Und so berichtete AP am Donnerstag, daß ein Exil-Iraner ausgesagt hat, daß der Iran ein geheimes unterirdisches Lager zur Anreicherung von Uran errichtet habe. Ali Reza Jafarzadeh berief sich dabei auf Informationen, die er von Quellen "innerhalb des iranischen Regimes" erhalten habe. Seine Quellen wüßten allerdings nicht, ob die Anlagen zur Urananreicherung dort nur gelagert oder auch betrieben würden - ein nicht unwichtiger Zusatz, der beispielsweise vom Spiegel in einem Artikel mit dem Titel "Teheran reichert angeblich Uran an" vollständig ausließ.

Ein anonym bleiben wollender Diplomat, der mit der Internationalen Atomenergiebehörde (IAEA) "vertraut" ist, sagte gegenüber AP, die IAEA habe keine Kenntnis von der vorgeblichen Anlage. Sollte sie existieren wäre dies eine Verletzung des Abkommens des Irans mit der IAEA, dem gemäß alle Aktivitäten zur Urananreicherung eingestellt wurden.

Während es internationalem Recht zufolge keinem Staat verwehrt werden kann, Atomenergie zur friedlichen Nutzung zu erforschen und zu entwickeln, wird dem Iran von den USA und Europa vorgeworfen, auch die Entwicklung von Atomwaffen anzustreben, was von der iranischen Regierung aber vehement bestritten wird.

Wer aber ist nun dieser Ali Reza Jafarzadeh? Schon die Tatsache, daß er ausgerechnet vom US-Sender FoxNews als "Experte" für den Iran bezeichnet wird, weckt sicherlich angesichts der Art der "Berichterstattung" des Senders bereits erste Zweifel an Jafarzadehs Glaubwürdigkeit.

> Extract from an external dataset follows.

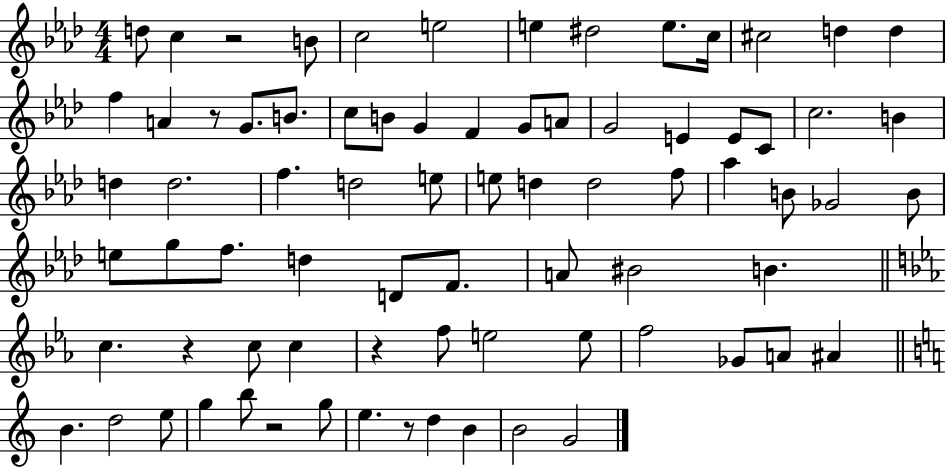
D5/e C5/q R/h B4/e C5/h E5/h E5/q D#5/h E5/e. C5/s C#5/h D5/q D5/q F5/q A4/q R/e G4/e. B4/e. C5/e B4/e G4/q F4/q G4/e A4/e G4/h E4/q E4/e C4/e C5/h. B4/q D5/q D5/h. F5/q. D5/h E5/e E5/e D5/q D5/h F5/e Ab5/q B4/e Gb4/h B4/e E5/e G5/e F5/e. D5/q D4/e F4/e. A4/e BIS4/h B4/q. C5/q. R/q C5/e C5/q R/q F5/e E5/h E5/e F5/h Gb4/e A4/e A#4/q B4/q. D5/h E5/e G5/q B5/e R/h G5/e E5/q. R/e D5/q B4/q B4/h G4/h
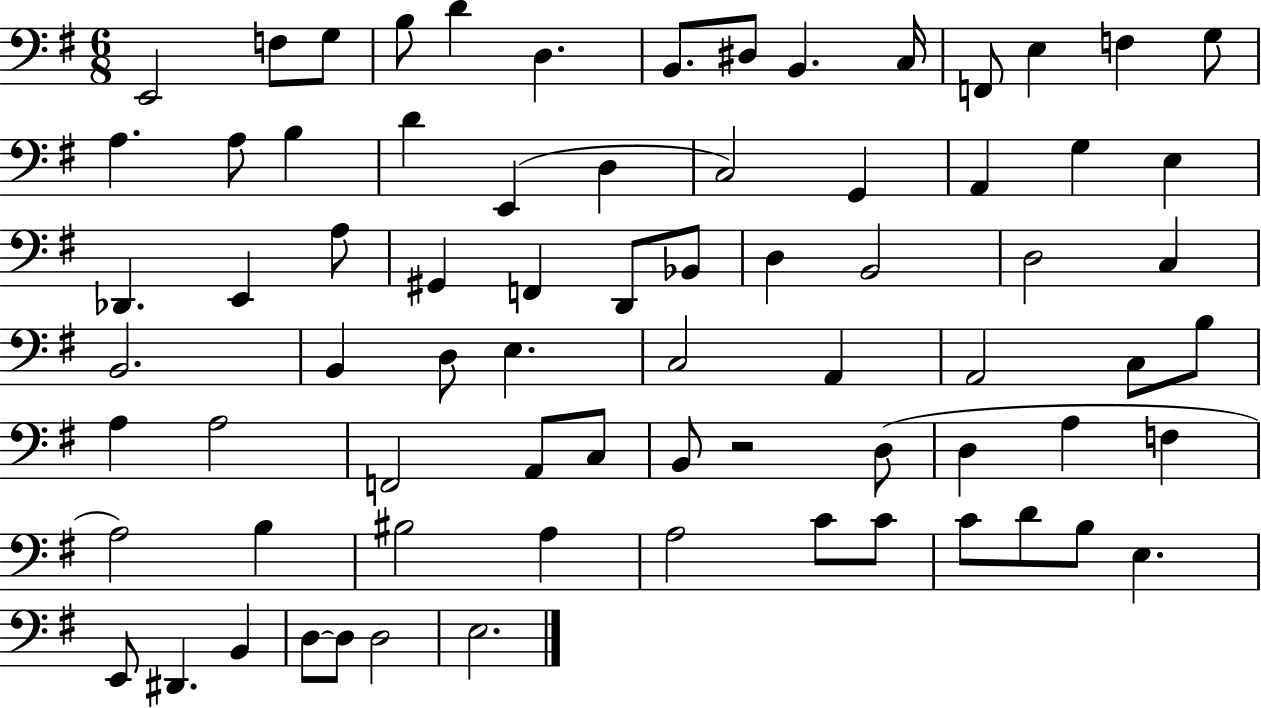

Noch weitaus schwerwiegender ist aber, daß er der frühere Sprecher der Organisation "Mujaheddin e-Khalq" (MKO), die sowohl von den USA als auch von Europa als terroristisch eingestuft wird, ist. Die MKO führt seit langem einen bewaffneten Kampf gegen die derzeitige iranische Führung, lange Jahre über auch aus dem Irak heraus, damals unterstützt von Saddam Hussein.

Schon in der Vergangenheit hat Jafarzadeh ähnliche Vorwürfe gegen den Iran erhoben, so beschuldigte er das Land beispielsweise im Jahr 2003 der Entwicklung von biologischen Waffen.

Wenn ausgerechnet dieser Ali Reza Jafarzadeh nun von einem geheimen Lager innerhalb des Irans spricht, so dürfte dies ebenso glaubwürdig sein, wie die Behauptungen Ahmed Chalabis bei der Vorbereitung des US-Angriffs auf den Irak, dieser besäße Massenvernichtungswaffen.